1916年の創設時はスペイン国王のアルフォンソ13世に因んでフンタ・ディレクティーバ・デル・アルフォンソ13世FBC(Junta Directiva del Alfonso XIII FBC)と命名されたが、1917年にはレアル・ソシエダ・アルフォンソ13世 (Real Sociedad Alfonso XIII)とクラブ名を変え、この名称は1931年に政治的な理由でクルブ・デポルティーボ・マジョルカ(Club Deportivo Mallorca)に改名するまで続いた。1949年には国王の庇護を受けてクラブ名にレアル(Real)の単語が冠され、現在のレアル・クルブ・デポルティーボ・マジョルカ(RCDマジョルカ)となった。

歴史

その歴史はバレアレス諸島のサッカークラブで最も古く、1916年にエンジニアのアドルフォ・バスケスによって設立された。最初期に使用したスタジアムはブエノス・アイレス(Buenos Aires)と呼ばれ、同年3月25日にFCバルセロナとの間で行われた落成試合は0-8で敗れた。1931年にリーガ・エスパニョーラに初参戦し、テルセーラ・ディビシオン(当時3部)でプレーした。1945年9月22日には新スタジアムのエス・フォルティが落成した。1959年にはセグンダ・ディビシオン(2部)に初昇格し、1年後の1959-60シーズン終了後にはプリメーラ・ディビシオン(1部)初昇格を決めた。1970年代半ばまではプリメーラ・ディビシオンとセグンダ・ディビシオンを行ったり来たりしたが、1970年代後半にはテルセーラ・ディビシオンやセグンダ・ディビシオンB(現3部)に低迷した。

1990年代と2000年代の黄金期

1990-91シーズン、マジョルカはベスト8でバレンシアCFを、準決勝でスポルティング・デ・ヒホンを下してアトレティコ・マドリードとのコパ・デル・レイ決勝に進出した。クラブとしては史上初めての決勝進出となったが、延長111分のアルフレド・サンタエレナの決勝ゴールによってタイトル獲得を逃した[1]
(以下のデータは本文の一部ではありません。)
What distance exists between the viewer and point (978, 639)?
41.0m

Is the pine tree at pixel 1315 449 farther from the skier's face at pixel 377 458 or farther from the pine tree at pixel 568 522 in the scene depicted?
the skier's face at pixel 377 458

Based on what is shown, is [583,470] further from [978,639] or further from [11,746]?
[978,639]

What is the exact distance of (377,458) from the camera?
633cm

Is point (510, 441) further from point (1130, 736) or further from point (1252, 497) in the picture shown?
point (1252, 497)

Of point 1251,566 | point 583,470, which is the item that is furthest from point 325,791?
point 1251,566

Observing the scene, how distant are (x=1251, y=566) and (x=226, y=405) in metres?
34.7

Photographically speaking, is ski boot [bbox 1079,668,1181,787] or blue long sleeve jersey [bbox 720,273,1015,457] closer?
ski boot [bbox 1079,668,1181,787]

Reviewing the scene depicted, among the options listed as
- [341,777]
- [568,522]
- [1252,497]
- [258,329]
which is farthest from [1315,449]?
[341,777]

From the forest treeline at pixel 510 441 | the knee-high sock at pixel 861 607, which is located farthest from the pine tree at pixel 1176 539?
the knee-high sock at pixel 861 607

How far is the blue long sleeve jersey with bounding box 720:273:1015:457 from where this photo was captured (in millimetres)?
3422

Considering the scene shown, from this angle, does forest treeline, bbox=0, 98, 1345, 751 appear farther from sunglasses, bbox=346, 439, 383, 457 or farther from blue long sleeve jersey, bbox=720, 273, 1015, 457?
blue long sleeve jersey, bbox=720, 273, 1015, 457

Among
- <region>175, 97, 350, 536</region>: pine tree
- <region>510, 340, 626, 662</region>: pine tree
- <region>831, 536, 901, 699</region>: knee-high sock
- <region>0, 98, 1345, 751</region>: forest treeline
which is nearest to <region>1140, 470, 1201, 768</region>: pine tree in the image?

1997年、クラブの監督にまだ欧州での指導経験が皆無だったアルゼンチン人のエクトル・クーペルを招聘した。クーペルは前年にアルゼンチンのCAラヌースコパCONMEBOL優勝を果たしていたことを買われての就任だった。就任1シーズン目のコパ・デル・レイでは、クラブ2度目となる決勝進出を果たしたものの、PK戦の末FCバルセロナの前に敗戦し、またもメジャータイトルに手が届かなかった。リーグ戦では好調を維持し続け、5位でフィニッシュした。また、コパ準優勝により出場権を得たスーペルコパ・デ・エスパーニャでは因縁の相手バルセロナに2戦合計3-2で勝利し、クラブ創設以降初めてとなるメジャータイトルを獲得した[2]。翌1998-99シーズン、バルセロナがリーグ戦とカップ戦の2冠を達成した影響を受け、リーグ戦5位だったマジョルカにUEFAカップウィナーズカップ出場権が回ってきた。この大会では、KRCヘンクチェルシーFCを下して決勝に進み、SSラツィオとの試合に臨んだ。7分にクリスティアン・ヴィエリのゴールで失点するも、直後の11分にダニ・ガルシアのゴールで試合を振り出しに戻した。同点のまま試合終了と思われた81分、ラツィオの中心選手だったパベル・ネドベドのゴールを許し、1-2で敗戦を喫した[3]。しかし、この1998-99シーズンはクーペルがラヌースから連れてきたカルロス・ロアサモラ賞を受賞したことや、クーペルが手がけた堅守がベースのチーム作りが功を奏し、史上最高成績となるリーグ戦3位という成績を収めた。1999-00シーズンはフェルナンド・バスケス新体制でスタートしたものの、リーグ戦10位でシーズンを終えるなどクーペル期ほどの成功は見られなかった。2000年5月27日、すでにラ・リーガでの実績があったルイス・アラゴネスを新監督に据えたマジョルカは、サミュエル・エトオなどの活躍もあってリーグ戦で史上最高となる勝ち点73を稼いで一昨シーズンと同じくリーグ戦3位に輝いた。しかし、シーズン終了後にアラゴネスは、セグンダに降格し低迷していた選手時代の古巣アトレティコ・マドリードに監督として復帰したため、マジョルカは13シーズンぶりに外国籍監督であるドイツ人のベルント・クラウスを招聘した。クラウスを迎えてのマジョルカだったが、リーグ序盤から勝ちきれない試合が多く、4月にトメウ・ジョンパール、シーズン終了後にグレゴリオ・マンサーノと監督交代が続く不安定な期間を送った。しかし、マンサーノはリーグ戦こそ不出来だったが、コパ・デル・レイでは優勝を飾った。2000年代後半はリーグ中位以下を彷徨うシーズンが10シーズン近く続き、2010年代を迎えた。また、この2000年代はクラブ初となる日本人プレーヤーが誕生した。2005年1月にセレッソ大阪からマジョルカにやって来た大久保嘉人である。デビュー戦は、当時ラ・リーガで上位争いをしていたデポルティーボ・ラ・コルーニャ相手だったが、デビュー戦にして1ゴール1アシストという強烈なインパクトを残した。しかし、デポルティーボ戦以降は、その試合で膝に負った怪我の影響もあり、満足いく結果を残せず、2005-06シーズン終了後に日本へ帰国した[4]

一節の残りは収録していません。